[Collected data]
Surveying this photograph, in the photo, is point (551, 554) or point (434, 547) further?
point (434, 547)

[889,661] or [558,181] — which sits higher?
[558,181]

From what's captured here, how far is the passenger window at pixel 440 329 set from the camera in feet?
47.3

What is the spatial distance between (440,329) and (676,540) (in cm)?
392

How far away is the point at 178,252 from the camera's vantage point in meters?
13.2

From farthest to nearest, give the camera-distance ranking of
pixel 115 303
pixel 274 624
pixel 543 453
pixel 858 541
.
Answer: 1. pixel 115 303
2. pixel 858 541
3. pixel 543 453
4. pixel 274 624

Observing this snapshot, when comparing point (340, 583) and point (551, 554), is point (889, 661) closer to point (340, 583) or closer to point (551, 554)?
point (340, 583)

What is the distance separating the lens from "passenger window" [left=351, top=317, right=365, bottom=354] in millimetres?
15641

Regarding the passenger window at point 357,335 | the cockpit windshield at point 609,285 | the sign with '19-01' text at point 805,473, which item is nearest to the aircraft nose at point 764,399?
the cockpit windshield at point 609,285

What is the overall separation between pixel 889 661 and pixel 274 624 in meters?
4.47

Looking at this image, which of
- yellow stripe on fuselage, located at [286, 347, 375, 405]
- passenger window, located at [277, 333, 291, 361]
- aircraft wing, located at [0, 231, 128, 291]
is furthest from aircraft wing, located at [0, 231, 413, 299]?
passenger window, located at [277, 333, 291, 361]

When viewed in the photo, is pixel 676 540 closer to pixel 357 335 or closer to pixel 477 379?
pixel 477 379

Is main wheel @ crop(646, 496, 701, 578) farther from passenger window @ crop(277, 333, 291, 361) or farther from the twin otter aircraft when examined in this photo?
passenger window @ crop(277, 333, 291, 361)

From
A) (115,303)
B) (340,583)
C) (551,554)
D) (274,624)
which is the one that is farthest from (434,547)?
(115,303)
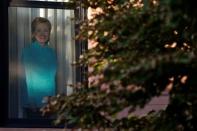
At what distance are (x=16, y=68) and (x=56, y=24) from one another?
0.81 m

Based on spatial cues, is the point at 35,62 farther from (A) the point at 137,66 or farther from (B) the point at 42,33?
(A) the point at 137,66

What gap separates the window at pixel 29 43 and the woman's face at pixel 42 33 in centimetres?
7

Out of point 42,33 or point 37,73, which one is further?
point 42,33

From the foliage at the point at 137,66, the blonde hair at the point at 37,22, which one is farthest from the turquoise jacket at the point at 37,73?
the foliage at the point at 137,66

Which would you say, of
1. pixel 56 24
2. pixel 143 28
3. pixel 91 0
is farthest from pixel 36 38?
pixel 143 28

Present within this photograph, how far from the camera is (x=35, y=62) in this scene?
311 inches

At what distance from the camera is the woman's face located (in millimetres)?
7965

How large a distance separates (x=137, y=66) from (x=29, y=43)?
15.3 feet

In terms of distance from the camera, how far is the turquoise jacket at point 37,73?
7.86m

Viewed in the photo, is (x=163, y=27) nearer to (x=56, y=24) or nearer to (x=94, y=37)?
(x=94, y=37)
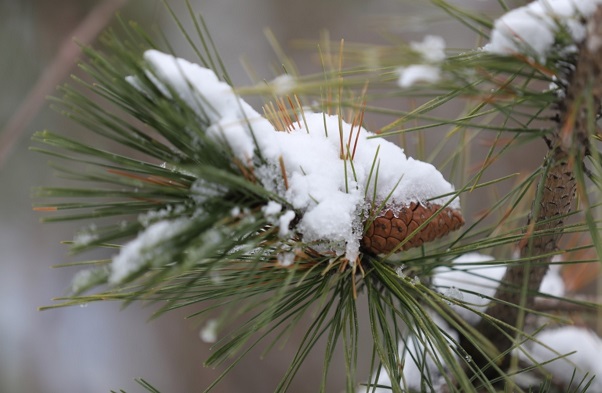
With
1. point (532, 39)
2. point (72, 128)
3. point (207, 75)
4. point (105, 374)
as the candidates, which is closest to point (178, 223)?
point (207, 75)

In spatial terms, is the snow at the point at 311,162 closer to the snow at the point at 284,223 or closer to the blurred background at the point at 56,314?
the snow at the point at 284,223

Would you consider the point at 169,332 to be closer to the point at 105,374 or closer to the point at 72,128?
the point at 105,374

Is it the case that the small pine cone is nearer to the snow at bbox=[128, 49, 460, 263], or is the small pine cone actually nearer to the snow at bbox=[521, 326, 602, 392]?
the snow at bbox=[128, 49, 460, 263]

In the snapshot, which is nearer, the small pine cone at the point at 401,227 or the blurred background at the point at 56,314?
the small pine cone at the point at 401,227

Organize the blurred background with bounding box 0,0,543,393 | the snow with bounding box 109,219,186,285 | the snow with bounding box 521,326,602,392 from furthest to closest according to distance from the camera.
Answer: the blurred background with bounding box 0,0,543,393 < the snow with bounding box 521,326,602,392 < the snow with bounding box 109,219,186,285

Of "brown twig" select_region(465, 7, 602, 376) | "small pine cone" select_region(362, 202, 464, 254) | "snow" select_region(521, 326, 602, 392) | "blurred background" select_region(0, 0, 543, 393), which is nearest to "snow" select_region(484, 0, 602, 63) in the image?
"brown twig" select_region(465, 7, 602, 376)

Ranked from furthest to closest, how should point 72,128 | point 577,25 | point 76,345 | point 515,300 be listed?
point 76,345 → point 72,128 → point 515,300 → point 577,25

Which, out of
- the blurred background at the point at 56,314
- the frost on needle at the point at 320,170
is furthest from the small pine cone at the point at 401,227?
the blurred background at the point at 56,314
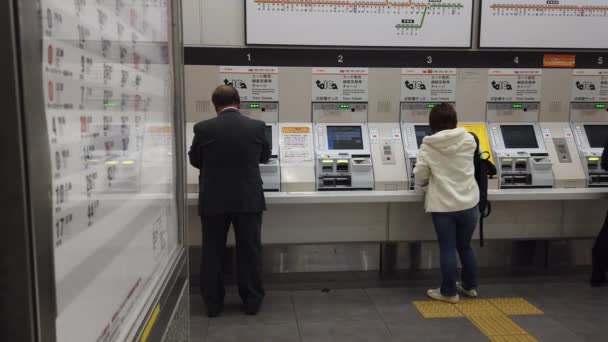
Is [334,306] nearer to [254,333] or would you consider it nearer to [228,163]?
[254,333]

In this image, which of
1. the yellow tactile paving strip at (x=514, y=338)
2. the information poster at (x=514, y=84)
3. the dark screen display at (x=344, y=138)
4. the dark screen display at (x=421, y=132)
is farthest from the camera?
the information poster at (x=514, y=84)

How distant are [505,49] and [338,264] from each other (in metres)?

What you should do:
Copy the lines that begin with the one containing "In this image, which of" and continue through the end of the collected data, including both the first and the last of these lines.

Written response:
In this image, which of
1. the yellow tactile paving strip at (x=514, y=338)
2. the information poster at (x=514, y=84)
3. the dark screen display at (x=344, y=138)
4. the dark screen display at (x=421, y=132)
is farthest from the camera?
the information poster at (x=514, y=84)

How distant are [505,49] and [338,264] from each other (in metres)?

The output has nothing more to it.